● **STORED DATA**
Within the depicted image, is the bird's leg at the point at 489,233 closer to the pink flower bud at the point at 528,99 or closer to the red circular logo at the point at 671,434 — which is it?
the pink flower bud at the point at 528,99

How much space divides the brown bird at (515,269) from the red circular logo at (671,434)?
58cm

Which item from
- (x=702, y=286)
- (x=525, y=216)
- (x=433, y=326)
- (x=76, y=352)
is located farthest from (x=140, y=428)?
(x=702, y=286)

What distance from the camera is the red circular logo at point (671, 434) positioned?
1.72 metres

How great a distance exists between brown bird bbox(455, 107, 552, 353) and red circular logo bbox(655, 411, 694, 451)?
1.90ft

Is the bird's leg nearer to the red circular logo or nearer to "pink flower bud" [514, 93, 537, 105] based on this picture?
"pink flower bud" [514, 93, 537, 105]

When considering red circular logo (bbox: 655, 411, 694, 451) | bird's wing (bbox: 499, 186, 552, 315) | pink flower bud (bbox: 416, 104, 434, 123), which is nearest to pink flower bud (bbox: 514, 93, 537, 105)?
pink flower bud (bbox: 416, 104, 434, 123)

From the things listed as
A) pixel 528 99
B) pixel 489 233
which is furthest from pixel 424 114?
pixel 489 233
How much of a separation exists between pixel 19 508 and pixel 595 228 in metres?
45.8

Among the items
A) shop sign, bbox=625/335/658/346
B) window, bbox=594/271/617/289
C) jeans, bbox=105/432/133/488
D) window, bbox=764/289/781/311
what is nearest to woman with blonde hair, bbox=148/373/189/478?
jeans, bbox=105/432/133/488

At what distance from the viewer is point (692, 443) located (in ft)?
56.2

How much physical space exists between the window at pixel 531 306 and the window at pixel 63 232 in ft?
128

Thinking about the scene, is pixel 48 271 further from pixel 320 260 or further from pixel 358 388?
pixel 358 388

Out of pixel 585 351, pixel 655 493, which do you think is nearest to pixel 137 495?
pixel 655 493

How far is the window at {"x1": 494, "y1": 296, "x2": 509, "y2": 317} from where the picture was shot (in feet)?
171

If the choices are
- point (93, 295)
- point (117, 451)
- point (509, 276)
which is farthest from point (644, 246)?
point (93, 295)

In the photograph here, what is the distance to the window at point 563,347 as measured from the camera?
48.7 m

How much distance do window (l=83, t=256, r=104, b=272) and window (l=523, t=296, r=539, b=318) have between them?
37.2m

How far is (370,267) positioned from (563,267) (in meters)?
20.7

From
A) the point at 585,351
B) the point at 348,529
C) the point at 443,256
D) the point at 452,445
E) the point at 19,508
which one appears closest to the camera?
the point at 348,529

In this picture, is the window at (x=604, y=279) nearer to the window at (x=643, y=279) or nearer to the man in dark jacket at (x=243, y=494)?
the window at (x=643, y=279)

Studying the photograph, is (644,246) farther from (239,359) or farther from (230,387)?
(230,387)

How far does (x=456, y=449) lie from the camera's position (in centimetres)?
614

● **EXERCISE AIM**
Nothing but the lines from the one with "Thinking about the" through the end of the data above should be repeated, each exactly as it stands.

● **CORRECT ANSWER**
Thinking about the scene, is pixel 48 271 further from pixel 320 260 or further from pixel 358 388?
pixel 358 388

Out of pixel 585 351, pixel 655 493, which do you think is nearest to pixel 137 495?
pixel 655 493

How far is the window at {"x1": 494, "y1": 296, "x2": 509, "y2": 317} from where the picture was shot (in feet)?
171

If the choices are
- point (93, 295)
- point (117, 451)
- point (509, 276)
which is farthest from point (644, 246)?
point (93, 295)

In the photograph here, what is the distance to the window at point 563,347 as measured from the camera?
48.7 m

How much distance do window (l=83, t=256, r=104, b=272) and window (l=523, t=296, r=539, b=318) have between them?
37.2m

How far is (370,267) positioned from (563,267) (in meters)?
20.7

From
A) the point at 585,351
B) the point at 348,529
C) the point at 443,256
D) the point at 452,445
E) the point at 19,508
which one appears closest to the camera?
the point at 348,529

In this picture, is the window at (x=604, y=279) nearer to the window at (x=643, y=279) or nearer to the man in dark jacket at (x=243, y=494)?
the window at (x=643, y=279)

Studying the photograph, is (644,246) farther from (239,359) or farther from (230,387)?
(230,387)

How far does (x=456, y=449) lie from the camera's position (in centimetres)?
614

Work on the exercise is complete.